Behind the Scenes of LiDAR Data Processing: A Mission Coordinator’s Perspective
LiDAR (Light Detection and Ranging) technology is an essential tool for geospatial data collection and analysis, allowing for the creation of highly accurate 3D models of the environment. However, the data collected by LiDAR sensors need to be processed and analyzed before it can be used for further purposes. To learn more about this process, we talked to Matthew Berry, mission coordinator at FlyGuys, who is responsible for processing all of our LiDAR jobs. Matthew broke it down for us, discussing the steps involved in collecting, processing and analyzing LiDAR data.
Software Used for Processing and Analyzing LiDAR Data
LiDAR data is processed using specialized software designed for point cloud creation and editing. According to Berry, the most commonly used software for processing and analyzing LiDAR data includes
- Rock point cloud creation software: PCMasterGL, PCPainterGL
- Point cloud editing software: LiDAR360
Generating Point Clouds from LiDAR Data
To generate point clouds from LiDAR data, Berry explains that the trajectory of the drone used for data collection is used to assemble the points into a 3D georeferenced point cloud. However, it is important to remove noise and outliers from the data to produce cleaner and more accurate point clouds.

EXTRACTED MATERIAL:
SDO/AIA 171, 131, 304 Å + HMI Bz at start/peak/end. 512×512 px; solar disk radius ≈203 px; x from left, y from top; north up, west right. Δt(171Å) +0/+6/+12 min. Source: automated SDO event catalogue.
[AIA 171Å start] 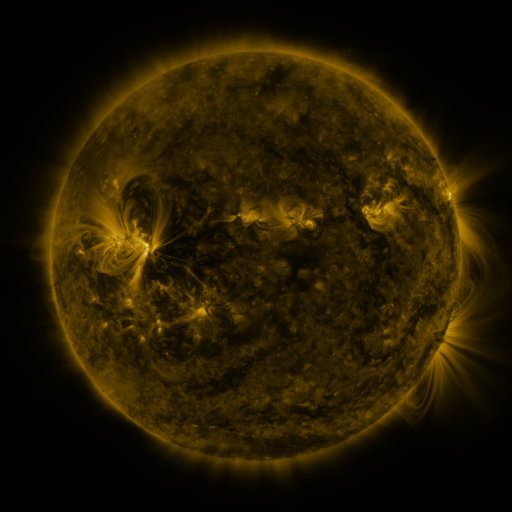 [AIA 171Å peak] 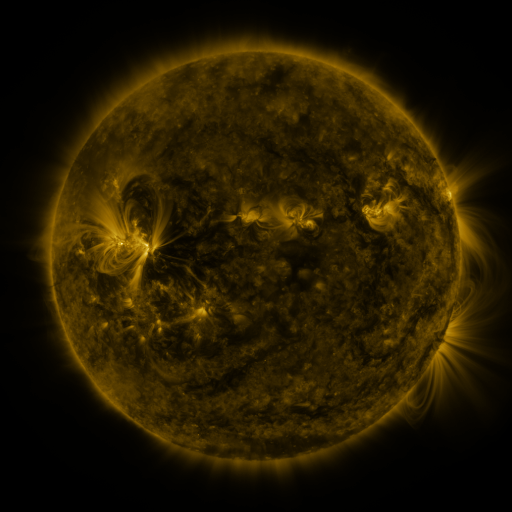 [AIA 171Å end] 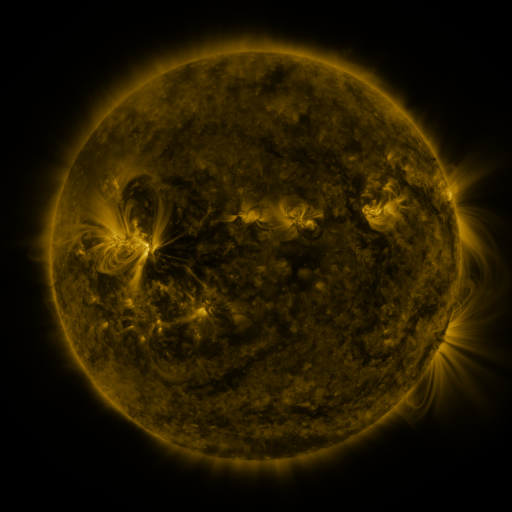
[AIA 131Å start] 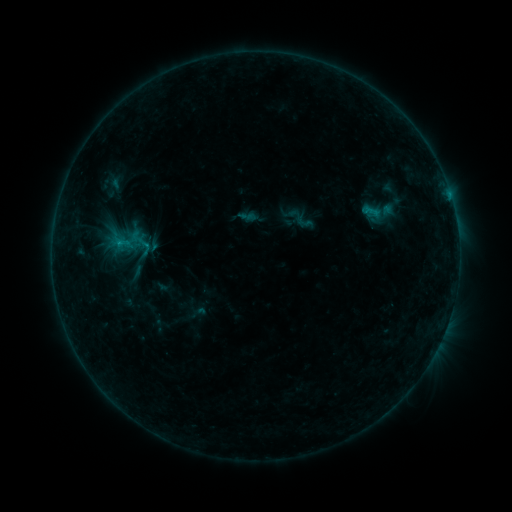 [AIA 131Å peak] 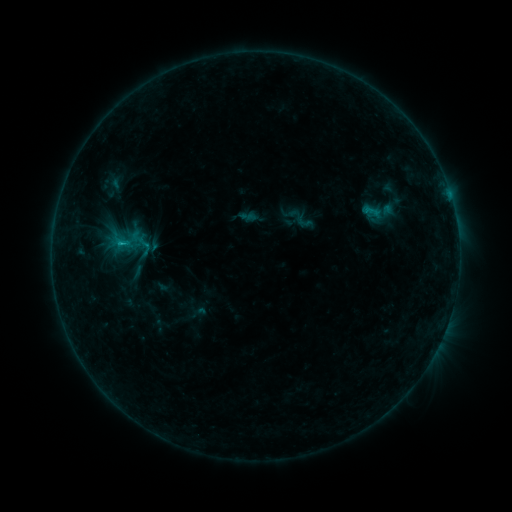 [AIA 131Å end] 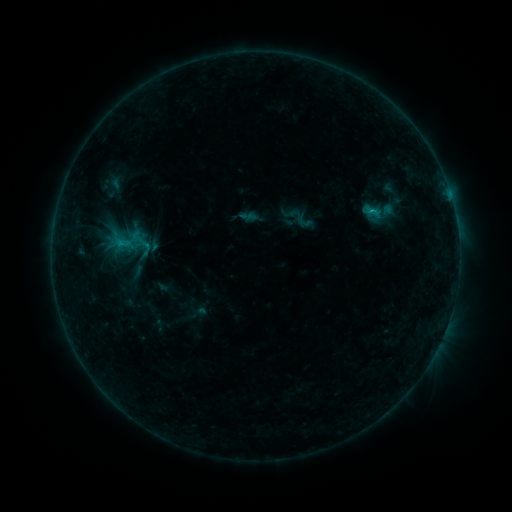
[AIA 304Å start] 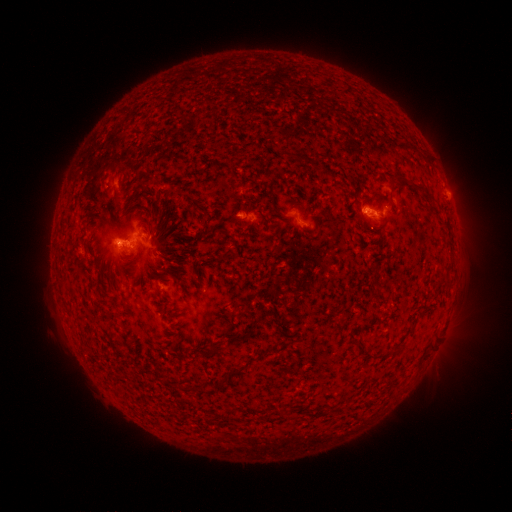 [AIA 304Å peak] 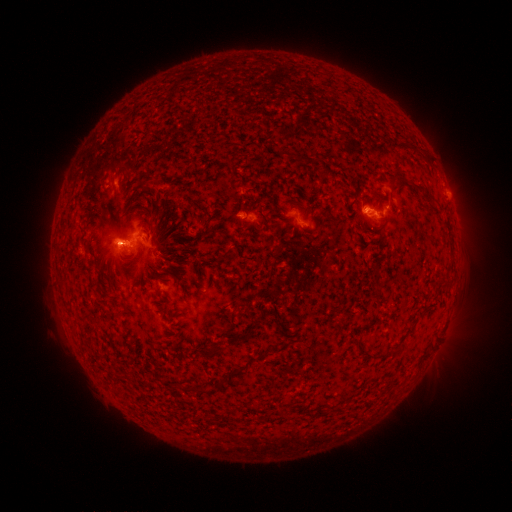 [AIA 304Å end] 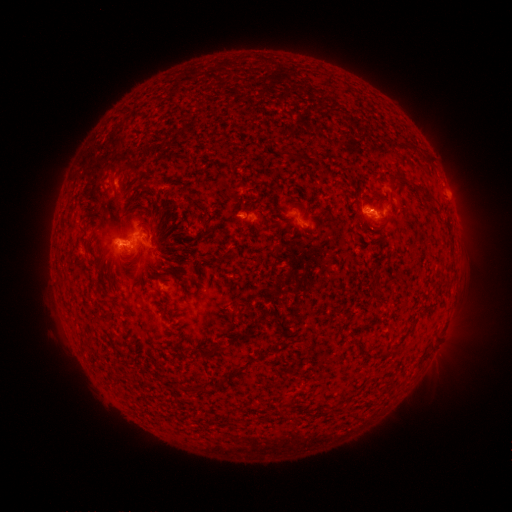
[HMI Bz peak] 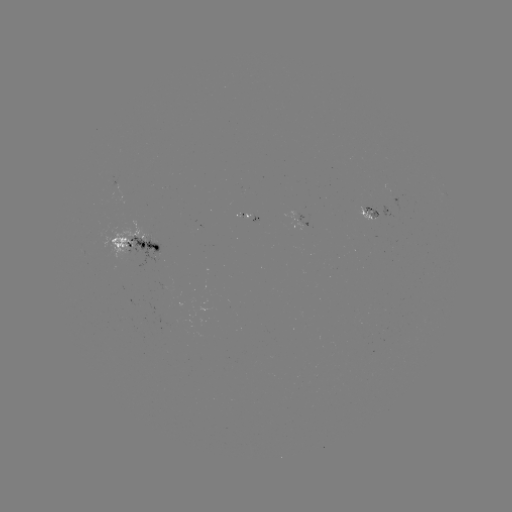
==
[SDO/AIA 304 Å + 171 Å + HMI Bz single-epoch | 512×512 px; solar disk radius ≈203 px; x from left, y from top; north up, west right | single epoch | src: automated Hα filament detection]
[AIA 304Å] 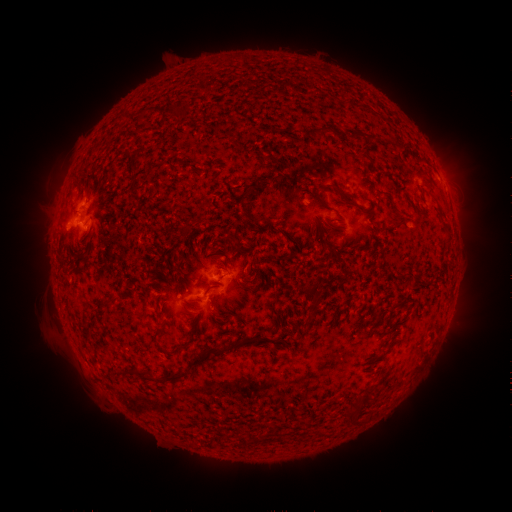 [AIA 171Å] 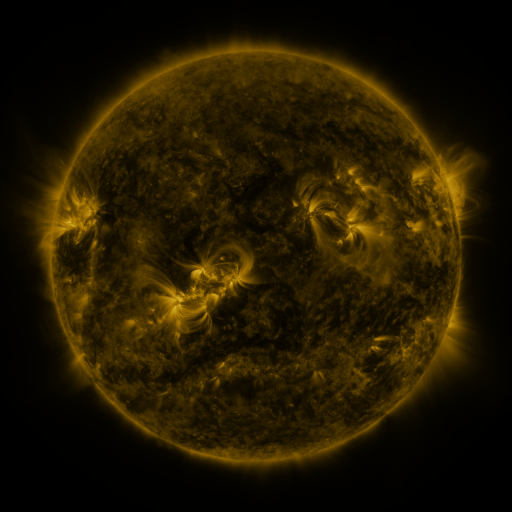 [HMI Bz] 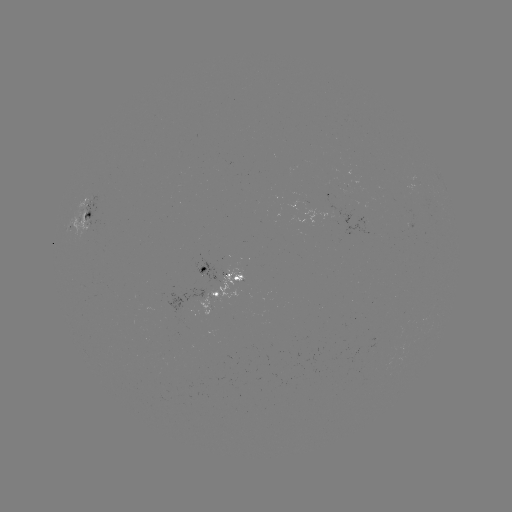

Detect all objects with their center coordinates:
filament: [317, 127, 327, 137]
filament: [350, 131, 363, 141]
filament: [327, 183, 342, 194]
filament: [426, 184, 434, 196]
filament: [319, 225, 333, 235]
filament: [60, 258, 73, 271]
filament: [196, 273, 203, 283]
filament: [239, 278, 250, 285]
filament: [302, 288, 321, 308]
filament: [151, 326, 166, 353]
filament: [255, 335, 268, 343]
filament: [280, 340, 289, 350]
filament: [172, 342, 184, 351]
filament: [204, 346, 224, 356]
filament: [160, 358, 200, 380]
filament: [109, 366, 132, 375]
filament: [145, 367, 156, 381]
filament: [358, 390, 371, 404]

TASK PROMPT:
In the LiDAR processing article, what software is named for point cloud editing?

WRITTEN ANSWER:
LiDAR360